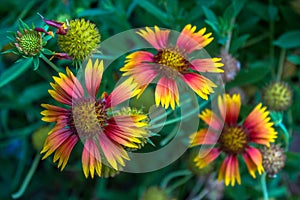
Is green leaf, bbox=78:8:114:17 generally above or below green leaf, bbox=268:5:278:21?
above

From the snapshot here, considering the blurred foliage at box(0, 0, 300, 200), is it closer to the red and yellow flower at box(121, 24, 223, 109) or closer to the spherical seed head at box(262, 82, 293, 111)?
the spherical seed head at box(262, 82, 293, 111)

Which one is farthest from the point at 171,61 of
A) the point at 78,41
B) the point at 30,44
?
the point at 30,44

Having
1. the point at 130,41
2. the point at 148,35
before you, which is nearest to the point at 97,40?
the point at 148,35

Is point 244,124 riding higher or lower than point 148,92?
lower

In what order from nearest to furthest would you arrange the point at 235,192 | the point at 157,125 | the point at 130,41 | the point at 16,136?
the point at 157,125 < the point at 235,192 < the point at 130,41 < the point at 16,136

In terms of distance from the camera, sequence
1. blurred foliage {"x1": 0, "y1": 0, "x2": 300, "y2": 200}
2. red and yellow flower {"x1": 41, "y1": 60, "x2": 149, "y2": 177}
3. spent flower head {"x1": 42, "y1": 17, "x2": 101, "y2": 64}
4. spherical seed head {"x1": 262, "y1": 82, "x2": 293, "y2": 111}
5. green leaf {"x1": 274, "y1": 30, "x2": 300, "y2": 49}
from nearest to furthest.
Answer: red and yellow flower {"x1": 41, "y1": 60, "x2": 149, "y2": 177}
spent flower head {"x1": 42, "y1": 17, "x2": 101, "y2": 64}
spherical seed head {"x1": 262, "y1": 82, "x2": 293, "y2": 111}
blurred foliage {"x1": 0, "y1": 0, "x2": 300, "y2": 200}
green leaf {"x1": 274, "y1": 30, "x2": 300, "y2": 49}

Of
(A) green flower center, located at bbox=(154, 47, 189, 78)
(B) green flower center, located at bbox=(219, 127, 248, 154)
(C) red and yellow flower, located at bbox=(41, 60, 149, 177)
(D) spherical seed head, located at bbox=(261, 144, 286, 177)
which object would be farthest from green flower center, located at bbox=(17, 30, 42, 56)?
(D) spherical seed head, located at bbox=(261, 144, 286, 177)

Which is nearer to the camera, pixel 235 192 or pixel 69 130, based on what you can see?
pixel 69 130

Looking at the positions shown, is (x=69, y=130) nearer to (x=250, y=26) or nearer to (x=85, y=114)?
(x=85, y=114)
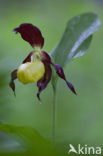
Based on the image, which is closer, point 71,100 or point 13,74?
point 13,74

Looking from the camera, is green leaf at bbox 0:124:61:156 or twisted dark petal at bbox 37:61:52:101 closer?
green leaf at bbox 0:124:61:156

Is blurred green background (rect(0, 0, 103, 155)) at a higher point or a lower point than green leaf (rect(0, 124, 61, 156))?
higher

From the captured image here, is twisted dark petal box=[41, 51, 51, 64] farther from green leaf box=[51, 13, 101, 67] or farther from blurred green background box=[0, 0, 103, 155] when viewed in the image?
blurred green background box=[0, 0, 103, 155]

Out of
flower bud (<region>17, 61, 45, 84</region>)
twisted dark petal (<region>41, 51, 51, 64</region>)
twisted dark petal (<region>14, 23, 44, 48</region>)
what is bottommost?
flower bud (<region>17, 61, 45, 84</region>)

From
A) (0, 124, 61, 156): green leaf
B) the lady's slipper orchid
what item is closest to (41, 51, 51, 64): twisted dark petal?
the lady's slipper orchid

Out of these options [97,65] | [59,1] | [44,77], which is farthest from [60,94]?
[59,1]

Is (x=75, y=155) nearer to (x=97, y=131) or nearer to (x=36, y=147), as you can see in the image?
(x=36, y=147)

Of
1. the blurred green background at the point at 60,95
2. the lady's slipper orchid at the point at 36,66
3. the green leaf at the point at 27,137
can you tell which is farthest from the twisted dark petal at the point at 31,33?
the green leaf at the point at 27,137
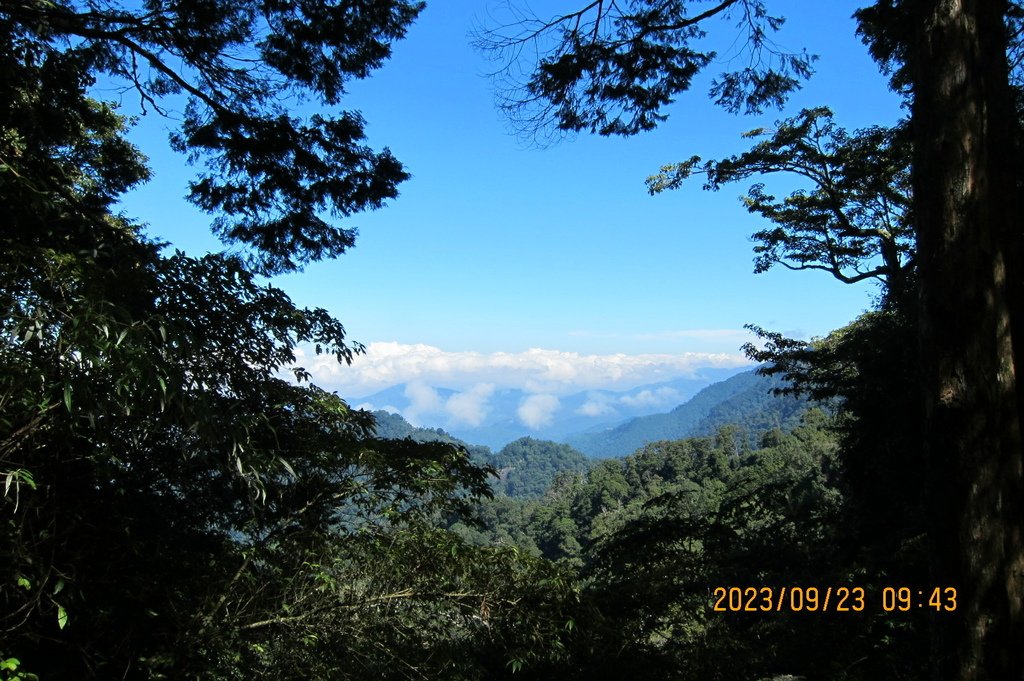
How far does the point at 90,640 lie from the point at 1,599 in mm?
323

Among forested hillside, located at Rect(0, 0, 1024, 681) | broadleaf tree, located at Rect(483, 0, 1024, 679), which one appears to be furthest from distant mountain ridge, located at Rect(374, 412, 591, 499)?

:::

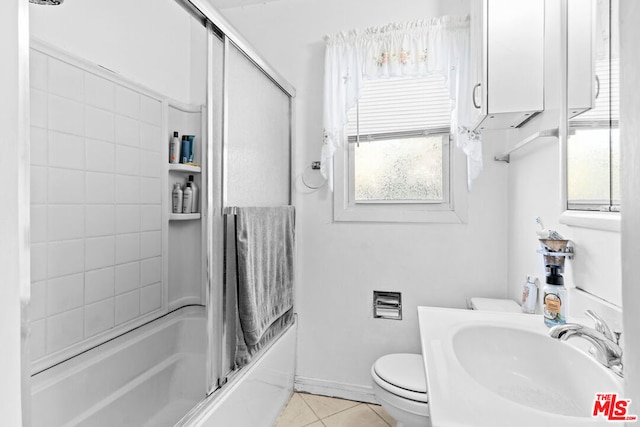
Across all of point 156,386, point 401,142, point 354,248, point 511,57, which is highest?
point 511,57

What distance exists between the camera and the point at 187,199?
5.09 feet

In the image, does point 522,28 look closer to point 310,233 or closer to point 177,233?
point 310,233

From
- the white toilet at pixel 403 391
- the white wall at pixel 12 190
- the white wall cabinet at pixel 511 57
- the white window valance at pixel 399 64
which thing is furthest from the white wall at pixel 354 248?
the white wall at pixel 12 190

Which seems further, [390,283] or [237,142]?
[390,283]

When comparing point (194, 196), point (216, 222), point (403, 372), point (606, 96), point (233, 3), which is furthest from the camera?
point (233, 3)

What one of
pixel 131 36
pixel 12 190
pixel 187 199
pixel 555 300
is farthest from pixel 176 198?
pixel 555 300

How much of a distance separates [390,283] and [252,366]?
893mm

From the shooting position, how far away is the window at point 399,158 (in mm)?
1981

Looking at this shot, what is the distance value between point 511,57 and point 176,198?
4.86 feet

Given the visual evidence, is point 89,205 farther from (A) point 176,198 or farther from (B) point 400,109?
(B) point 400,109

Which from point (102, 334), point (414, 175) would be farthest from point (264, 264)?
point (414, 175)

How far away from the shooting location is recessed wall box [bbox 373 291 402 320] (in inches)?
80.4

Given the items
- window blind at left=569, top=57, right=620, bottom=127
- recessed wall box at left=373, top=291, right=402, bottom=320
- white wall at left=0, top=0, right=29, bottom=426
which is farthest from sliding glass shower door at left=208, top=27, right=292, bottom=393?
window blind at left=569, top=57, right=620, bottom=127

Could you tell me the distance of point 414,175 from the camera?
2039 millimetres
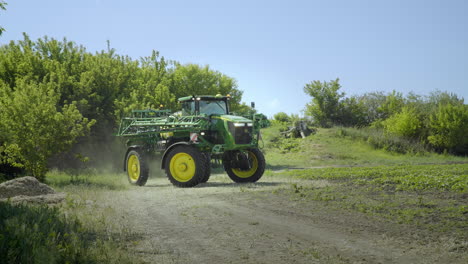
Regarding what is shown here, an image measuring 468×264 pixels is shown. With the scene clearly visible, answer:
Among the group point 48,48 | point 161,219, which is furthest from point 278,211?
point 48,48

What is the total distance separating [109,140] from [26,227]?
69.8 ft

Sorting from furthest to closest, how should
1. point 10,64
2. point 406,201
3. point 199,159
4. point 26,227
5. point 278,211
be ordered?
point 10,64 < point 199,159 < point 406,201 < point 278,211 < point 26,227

:::

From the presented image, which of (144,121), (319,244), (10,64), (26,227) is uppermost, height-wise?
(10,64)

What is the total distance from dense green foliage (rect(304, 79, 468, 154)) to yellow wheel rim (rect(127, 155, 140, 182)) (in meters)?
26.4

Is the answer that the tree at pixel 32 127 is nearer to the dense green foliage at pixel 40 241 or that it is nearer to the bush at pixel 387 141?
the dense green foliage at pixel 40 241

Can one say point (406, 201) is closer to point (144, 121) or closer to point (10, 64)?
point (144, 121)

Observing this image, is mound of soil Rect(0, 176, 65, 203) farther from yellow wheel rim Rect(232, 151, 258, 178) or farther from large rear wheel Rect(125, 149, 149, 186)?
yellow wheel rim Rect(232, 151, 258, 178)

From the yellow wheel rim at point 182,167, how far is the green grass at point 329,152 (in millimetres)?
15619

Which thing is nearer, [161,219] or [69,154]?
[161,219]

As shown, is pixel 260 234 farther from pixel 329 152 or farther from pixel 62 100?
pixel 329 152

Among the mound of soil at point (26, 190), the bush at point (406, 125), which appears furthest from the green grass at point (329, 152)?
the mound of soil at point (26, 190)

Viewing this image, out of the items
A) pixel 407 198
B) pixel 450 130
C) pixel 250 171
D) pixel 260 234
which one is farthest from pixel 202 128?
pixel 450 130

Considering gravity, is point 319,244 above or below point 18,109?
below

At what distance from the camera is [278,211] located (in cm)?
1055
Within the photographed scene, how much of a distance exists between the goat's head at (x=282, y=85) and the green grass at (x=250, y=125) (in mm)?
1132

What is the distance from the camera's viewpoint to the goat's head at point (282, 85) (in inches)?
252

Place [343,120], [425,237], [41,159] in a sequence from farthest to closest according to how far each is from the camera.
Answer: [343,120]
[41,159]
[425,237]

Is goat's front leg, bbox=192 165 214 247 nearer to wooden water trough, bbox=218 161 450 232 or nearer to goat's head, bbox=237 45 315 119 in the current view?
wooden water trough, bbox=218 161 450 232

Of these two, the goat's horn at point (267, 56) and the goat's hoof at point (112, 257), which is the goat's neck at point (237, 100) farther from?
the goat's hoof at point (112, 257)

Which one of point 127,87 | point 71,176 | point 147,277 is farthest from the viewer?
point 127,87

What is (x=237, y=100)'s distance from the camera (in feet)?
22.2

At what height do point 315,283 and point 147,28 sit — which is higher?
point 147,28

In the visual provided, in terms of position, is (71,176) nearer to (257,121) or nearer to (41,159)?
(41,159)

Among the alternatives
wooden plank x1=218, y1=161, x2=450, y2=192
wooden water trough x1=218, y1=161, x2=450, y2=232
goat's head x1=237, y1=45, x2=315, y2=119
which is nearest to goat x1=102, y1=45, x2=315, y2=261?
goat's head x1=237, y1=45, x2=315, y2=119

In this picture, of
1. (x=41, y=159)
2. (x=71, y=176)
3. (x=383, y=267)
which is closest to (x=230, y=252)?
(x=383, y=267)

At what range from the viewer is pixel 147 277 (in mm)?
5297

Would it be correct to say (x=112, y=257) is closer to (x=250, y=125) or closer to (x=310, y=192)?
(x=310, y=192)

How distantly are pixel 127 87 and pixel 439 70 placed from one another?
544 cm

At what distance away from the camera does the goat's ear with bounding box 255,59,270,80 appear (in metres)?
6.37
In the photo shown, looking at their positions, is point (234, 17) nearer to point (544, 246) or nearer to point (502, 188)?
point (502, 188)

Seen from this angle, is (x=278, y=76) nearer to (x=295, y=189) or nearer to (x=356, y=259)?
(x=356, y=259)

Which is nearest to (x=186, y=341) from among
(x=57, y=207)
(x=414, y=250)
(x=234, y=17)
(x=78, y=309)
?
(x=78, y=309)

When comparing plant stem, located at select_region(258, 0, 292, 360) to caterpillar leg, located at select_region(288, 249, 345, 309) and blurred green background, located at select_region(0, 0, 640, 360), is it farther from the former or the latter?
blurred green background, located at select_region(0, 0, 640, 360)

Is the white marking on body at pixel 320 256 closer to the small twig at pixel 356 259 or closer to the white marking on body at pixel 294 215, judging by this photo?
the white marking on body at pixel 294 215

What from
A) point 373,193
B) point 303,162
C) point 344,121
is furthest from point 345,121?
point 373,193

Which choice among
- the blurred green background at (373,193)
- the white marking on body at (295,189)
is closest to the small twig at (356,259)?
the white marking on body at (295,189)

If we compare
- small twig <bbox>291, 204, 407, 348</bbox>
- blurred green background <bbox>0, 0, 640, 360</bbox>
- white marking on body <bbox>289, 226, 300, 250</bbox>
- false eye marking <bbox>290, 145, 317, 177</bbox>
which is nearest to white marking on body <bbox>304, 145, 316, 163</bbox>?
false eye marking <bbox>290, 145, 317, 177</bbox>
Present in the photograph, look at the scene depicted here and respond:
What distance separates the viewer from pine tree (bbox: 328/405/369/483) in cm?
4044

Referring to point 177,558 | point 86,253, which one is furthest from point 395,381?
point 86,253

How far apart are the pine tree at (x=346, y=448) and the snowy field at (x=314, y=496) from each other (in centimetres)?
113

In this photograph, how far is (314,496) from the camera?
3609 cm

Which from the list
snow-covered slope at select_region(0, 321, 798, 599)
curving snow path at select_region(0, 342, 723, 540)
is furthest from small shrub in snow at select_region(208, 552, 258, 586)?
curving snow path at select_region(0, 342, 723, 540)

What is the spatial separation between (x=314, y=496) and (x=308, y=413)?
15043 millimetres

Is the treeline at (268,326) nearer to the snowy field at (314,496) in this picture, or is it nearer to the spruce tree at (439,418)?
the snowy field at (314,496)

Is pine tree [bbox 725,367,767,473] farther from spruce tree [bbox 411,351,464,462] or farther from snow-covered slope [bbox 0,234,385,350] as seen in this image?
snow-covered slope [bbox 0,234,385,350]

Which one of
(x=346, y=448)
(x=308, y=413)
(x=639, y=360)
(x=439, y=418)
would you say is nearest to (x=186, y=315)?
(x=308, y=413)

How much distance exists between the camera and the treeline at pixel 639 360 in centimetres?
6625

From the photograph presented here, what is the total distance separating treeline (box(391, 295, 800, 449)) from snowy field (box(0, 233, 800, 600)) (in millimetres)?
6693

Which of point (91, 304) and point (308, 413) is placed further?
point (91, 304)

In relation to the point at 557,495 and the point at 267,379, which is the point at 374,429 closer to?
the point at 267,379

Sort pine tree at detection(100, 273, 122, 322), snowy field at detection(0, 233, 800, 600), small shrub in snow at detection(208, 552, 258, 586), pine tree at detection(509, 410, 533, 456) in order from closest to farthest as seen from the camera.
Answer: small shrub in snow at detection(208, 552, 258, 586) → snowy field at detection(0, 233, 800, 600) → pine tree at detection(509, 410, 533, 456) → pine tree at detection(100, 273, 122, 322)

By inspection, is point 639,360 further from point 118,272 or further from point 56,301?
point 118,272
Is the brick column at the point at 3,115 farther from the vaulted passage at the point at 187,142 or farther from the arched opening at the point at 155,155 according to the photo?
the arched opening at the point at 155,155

:::

__GIVEN PROBLEM__. Copy word for word every line of the rows starting at the line that contains "Is green leaf, bbox=78:8:114:17" and ending at the line that contains "the point at 157,125 <", with both of those lines included.

__THE COMPLETED TASK__.
Is green leaf, bbox=78:8:114:17 generally above or below green leaf, bbox=268:5:278:21?
above

From the snapshot here, considering the blurred foliage at box(0, 0, 300, 200), is it closer to the red and yellow flower at box(121, 24, 223, 109) or closer to the spherical seed head at box(262, 82, 293, 111)?
the spherical seed head at box(262, 82, 293, 111)

Which one is farthest from the point at 171,61 of
A) the point at 78,41
B) the point at 30,44
?
the point at 30,44

Having
1. the point at 130,41
2. the point at 148,35
before you, which is nearest to the point at 97,40?
the point at 148,35

Is point 244,124 riding higher or lower than point 148,92?
lower

In what order from nearest to furthest would you arrange the point at 235,192 | the point at 157,125 | the point at 130,41 | the point at 16,136?
the point at 157,125 < the point at 235,192 < the point at 130,41 < the point at 16,136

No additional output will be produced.